CHALLENGE 1
Answer these from the text on four-digit addition:
(a) How many possible answers does the question offer?
(b) How many 1,000s does the first listed addition have?
(c) How many 100s does the second number contain?
CHALLENGE 2
Can you extend the text on four-digit addition, picking up right after its final sentence?

PAGE TEXT

┌────────

In this question, we’re given a
pair of four-digit numbers to add together. But instead of finding a number
that’s equal to their total, we’re asked to pick a sum. Our five possible answers are all
additions, and only one of them makes a total that’s exactly the same as the total
of the two numbers in the question. One way to find the answer could be
to start off by adding our two numbers together and then go through each of our five
possible answers adding them to see which one has the same total. But that’s a lot of addition we’d
need to do. And there’s a quicker way to find
the answer.

Can you spot anything interesting
about the five additions that are listed? Well, they each show a number of
thousands plus a number of hundreds plus a number of tens plus a number of ones. It’s almost as if our total of
3,324 and 5,564 has been split up into its thousands, hundreds, tens, and ones. Let’s try seeing how many
thousands, hundreds, tens, and ones there’ll be in our answer. Let’s break apart the two
four-digit numbers we’re given. Now, this is the sort of addition
we can do in our heads, but we’re going to make a note of everything that we do so
that it’s clear what strategies we’ve used.

So to begin with, let’s see how
many 1,000s there’re going to be in our answer. Our first number contains three
1,000s and there’s a five in the thousands place of our second number, and 3,000
plus 5,000 equals 8,000. Looks like the number of 1,000s in
our answer is going to be eight. And if we look at each of the
possible additions, we can see that one stands out. The first one has nine 1,000s, not
eight. So let’s cross this one
through. It’s not the right answer. The others though could be. Let’s break apart the hundreds. Our first number contains three
100s and our second number contains five 100s. This is a very similar addition to
the one we’ve just done, isn’t it? 300 plus 500 equals 800.

└────────

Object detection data

┌────────

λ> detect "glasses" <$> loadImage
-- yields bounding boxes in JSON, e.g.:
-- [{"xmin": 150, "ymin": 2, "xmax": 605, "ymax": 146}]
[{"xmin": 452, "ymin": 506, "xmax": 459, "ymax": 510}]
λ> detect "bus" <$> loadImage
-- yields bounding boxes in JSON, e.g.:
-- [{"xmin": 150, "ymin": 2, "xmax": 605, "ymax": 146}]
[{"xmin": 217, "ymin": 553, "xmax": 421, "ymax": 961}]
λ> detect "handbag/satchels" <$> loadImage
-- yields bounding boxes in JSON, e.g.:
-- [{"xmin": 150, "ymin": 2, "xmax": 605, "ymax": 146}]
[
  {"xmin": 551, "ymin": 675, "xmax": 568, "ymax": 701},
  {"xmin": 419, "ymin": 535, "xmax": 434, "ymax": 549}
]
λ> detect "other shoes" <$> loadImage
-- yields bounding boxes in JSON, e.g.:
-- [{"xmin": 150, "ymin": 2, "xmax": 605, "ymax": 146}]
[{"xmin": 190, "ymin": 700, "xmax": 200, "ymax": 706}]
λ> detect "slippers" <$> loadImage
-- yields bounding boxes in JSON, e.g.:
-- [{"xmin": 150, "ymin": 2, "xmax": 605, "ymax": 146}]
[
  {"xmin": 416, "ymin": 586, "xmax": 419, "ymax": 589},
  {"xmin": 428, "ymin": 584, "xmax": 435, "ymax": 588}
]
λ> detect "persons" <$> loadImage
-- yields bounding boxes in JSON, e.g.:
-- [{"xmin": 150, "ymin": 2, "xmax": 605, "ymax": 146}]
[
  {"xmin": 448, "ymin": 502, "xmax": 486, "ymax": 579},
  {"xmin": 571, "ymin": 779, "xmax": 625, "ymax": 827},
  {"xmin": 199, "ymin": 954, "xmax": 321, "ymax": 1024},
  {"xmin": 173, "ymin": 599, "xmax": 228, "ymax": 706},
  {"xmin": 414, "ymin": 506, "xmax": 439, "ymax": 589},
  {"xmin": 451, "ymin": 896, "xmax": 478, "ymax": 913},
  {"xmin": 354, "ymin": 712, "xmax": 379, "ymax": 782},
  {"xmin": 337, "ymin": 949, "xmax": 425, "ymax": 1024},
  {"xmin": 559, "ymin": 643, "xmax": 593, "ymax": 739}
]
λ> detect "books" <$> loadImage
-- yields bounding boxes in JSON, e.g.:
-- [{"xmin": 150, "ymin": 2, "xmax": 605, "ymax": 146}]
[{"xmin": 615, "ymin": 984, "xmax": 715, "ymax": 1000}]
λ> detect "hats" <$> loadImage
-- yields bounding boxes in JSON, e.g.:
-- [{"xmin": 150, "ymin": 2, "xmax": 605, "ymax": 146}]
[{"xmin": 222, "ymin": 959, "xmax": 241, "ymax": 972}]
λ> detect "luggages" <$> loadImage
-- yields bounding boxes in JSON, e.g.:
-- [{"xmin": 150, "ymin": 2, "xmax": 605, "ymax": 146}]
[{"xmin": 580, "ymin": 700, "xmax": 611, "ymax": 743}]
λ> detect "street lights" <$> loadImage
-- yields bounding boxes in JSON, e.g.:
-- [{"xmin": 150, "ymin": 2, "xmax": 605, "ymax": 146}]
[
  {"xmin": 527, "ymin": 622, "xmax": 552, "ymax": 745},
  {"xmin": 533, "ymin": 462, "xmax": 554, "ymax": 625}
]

└────────

TASK ANSWER 1
(a) Five.
(b) Nine.
(c) Five.

TASK ANSWER 2
Now, if we look at our remaining
possible answers, we can see that most of them do have 800 as the hundreds number in
the addition. But can you spot one of them
doesn’t? The first one on our list has
900. So we’re gonna cross this
through. This one is not correct. Now it’s time to look at the
tens. Our first number contains two 10s
or 20 and our second number contains six 10s or 60, and 20 plus 60 equals 80. Now, if we look at our remaining
answers, we can see that two of them do have 80 in them. But if we look at the last answer,
we can see 8,000 plus 800 plus 90.

Let’s cross this one through. We want to be adding 80 not 90. Finally, we can break off the ones
in both of our numbers and add those. Four ones plus another four ones
makes a total of eight ones. We’ve found the total of 3,324 and
5,564 by breaking these two numbers apart, adding the thousands, then the hundreds,
then the tens, then the ones.

Now, if we were to find the actual
total, we’d combine all our answers together again. But of course, our question doesn’t
ask us to do this. We’re just looking for a sum that
represents 8,000 plus 800 plus 80 plus eight, and here it is. It would make an interesting
answer, wouldn’t it? 8,888. The sum that’s equal to 3,324 plus
5,564 is 8,000 plus 800 plus 80 plus eight.

So breaking apart can be a really
useful tool in our mental toolkit, especially if we’re able to hold all those
numbers in our heads.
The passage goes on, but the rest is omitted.